## Records supplied
####################
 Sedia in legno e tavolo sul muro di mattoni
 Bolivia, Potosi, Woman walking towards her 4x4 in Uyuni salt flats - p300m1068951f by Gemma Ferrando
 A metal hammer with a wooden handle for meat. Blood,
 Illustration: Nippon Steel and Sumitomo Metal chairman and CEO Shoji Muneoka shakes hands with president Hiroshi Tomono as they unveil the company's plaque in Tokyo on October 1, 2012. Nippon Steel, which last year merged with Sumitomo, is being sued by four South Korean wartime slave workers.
####################
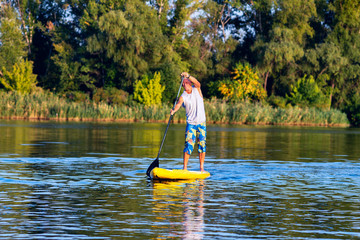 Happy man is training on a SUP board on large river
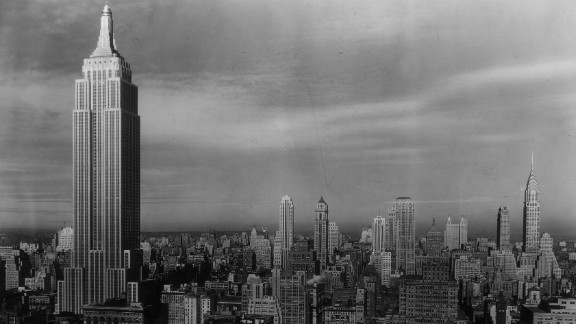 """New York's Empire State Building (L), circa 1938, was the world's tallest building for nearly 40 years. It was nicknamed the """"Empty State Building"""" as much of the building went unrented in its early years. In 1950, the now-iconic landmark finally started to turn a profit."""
####################
## Required action
Provide only the count of lines above in which the word "with" occurs.

## Task solution
2